“Just so,” said Uncle George. “That is Mrs Squirrel. She has come out to get some food, and her little husband will look after the family while she is away hunting for nuts and buds and soft green bark.
“If we could get up to that nest, we should find it to be built of twigs and moss cleverly woven together.
“The inside is lined with soft warm moss and dry leaves. We should, most likely, find four or more tiny squirrels cuddled up together inside. Blind, naked, helpless things they are at first. But they soon grow up, and their long bare tails become bushy. Then the little mother teaches them to climb and find food for themselves. Should one of them fall, she springs down and carries it up to the nest in her mouth, just as a cat carries her kittens.
“By autumn these young squirrels will be quite as clever as their parents. Autumn is the squirrel’s busy time. He has to prepare for the long winter, for no nuts are to be found then. So the squirrel gathers in his harvest of nuts. These he hides in secret places buried in the ground. He usually has more than one storing-place. In fact, he sometimes has so many that he forgets about some of them.”

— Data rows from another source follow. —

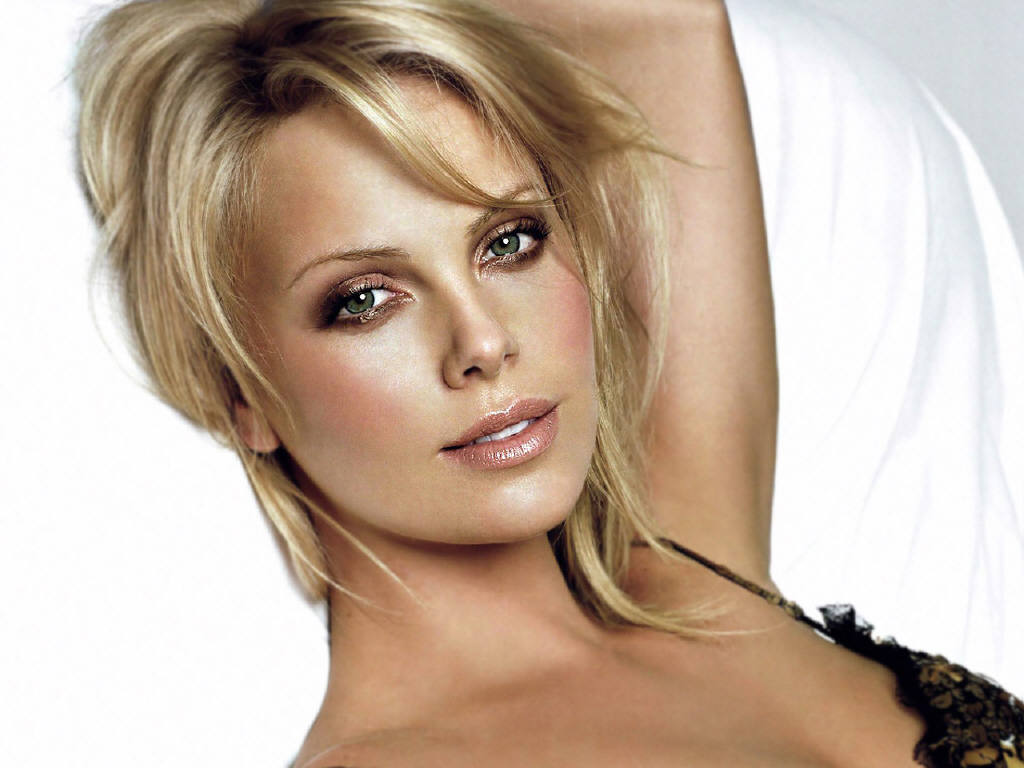 Nice Images Collection: Charlize Theron Desktop Wallpapers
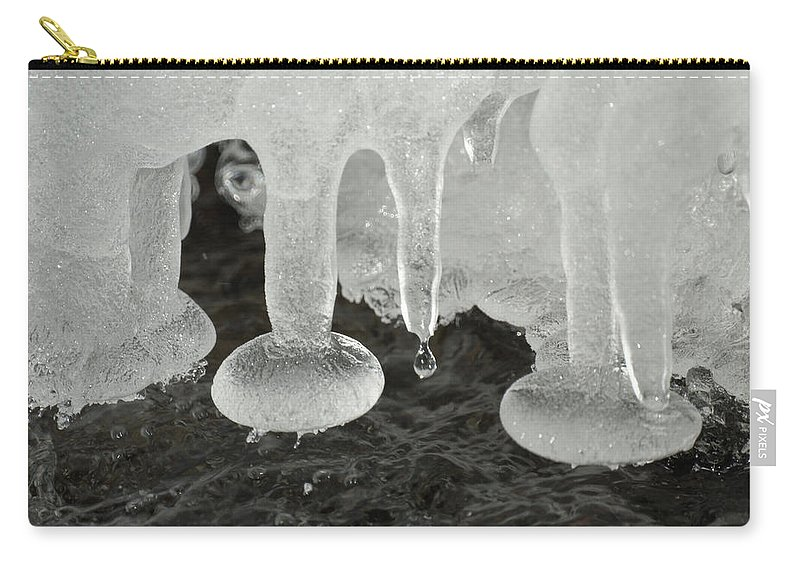 Ice Carry-all Pouch featuring the photograph Ice by Ernie Echols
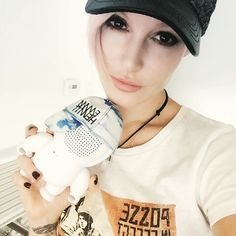 Win a Audiobot 7.0 with a custom Emma Hewitt Snapback cap. To win, upload a pic/vid to Instagram or Twinner with the hashtag#win_goinghome showing is what HOME means to you -IMIXID #emmahewitt #audiobots #imixid #bleutoothspeaker #cute #kawaii #snapback #edm #dancemusic #plur #home #win #freeshit  #vinyltoy #arttoy
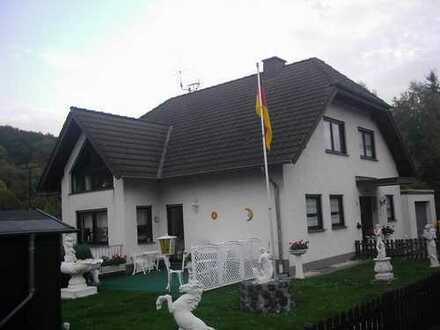Freundliche Wohnung mit fünf Zimmern und Garten in Remagen-Germany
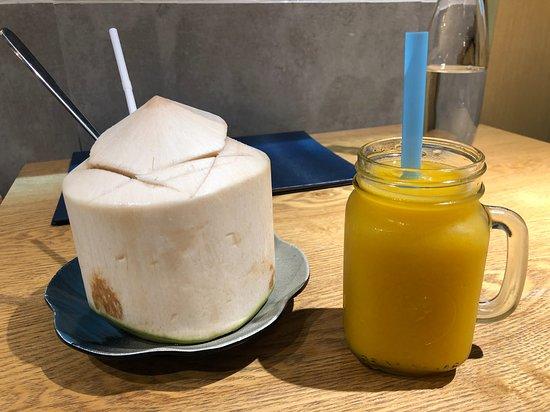 特選椰青($38) 椰青大大個,鮮甜解渴!☺️  芒果冰特飲($34) 以鮮芒果製作嘅沙冰, 芒果味鮮香,沙冰磨得幼細,入口即溶~😇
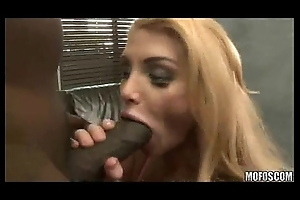 Sporty MILF vs Black Cock!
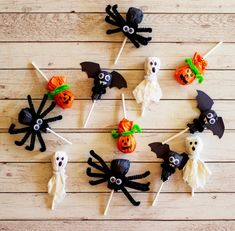 4 Fun and Easy Halloween Lollipop Crafts for Kids Comida De Halloween Ideas, Dulceros Halloween, Diy Halloween Decorations, Holidays Halloween, Halloween Cupcakes, Craft Activities For Toddlers, Halloween Crafts For Toddlers, Lollipop Craft, Halloween Care Packages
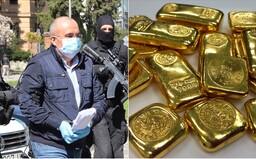 Kajetán Kičura sa vyjadril k zlatým tehličkám, ktoré našli v jeho schránke. Vraj ide o celoživotné rodinné úspory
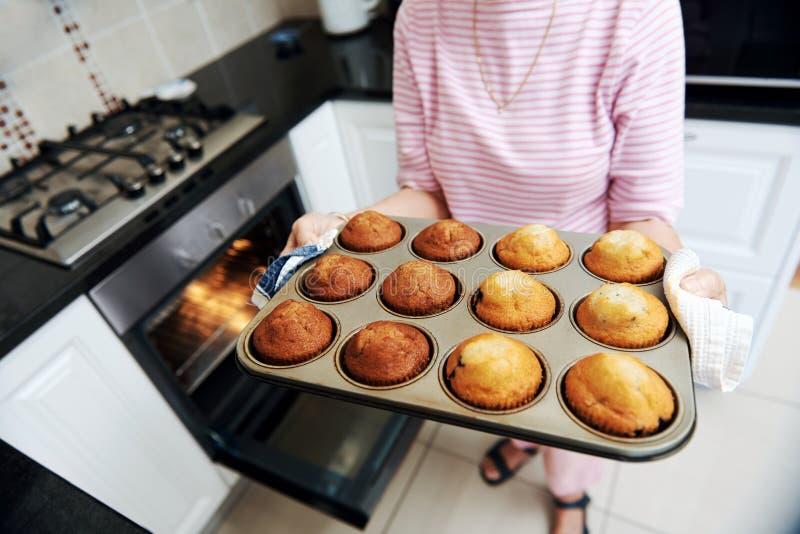 Les petits pains cuits au four par maison de la grand-maman photos stock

“We never see squirrels in winter,” said Tom.
“No, because the squirrel sleeps the whole winter through. After he has gathered his harvest, he looks for a snug hole deep under an old tree-stump. This he lines with dry leaves and pieces of bark. When the weather becomes very cold he seeks his winter nest, coils his body up so that his great tail is folded almost right round him, and falls fast asleep. Cold makes him drowsy, but warmth wakes him up. On a mild winter’s day he wakes up, crawls out of his hole, and visits his store of nuts. After he has made a good meal of them, he goes back to his bed again, and sleeps on until hunger and mild weather wake him up.
“During autumn the squirrel’s coat is very pretty. It is of a deep, rich brown colour, and very thick. His tail is then very large and bushy, and he is quite fat and sleek.
“When he comes out of his sleeping quarters in spring he is thin and hungry. His coat is then a very pale brown.”
“What does he do for food in spring?” asked Tom. “There are no nuts to be found then.”
“Alas, no, Tom. In spring he robs birds’ nests of their eggs, and that is why the pretty little squirrel is hunted and shot by the game-keeper. In spring, too, he feeds on the tender buds, and so does much damage to trees and shrubs; that is, if his winter stores are used up.”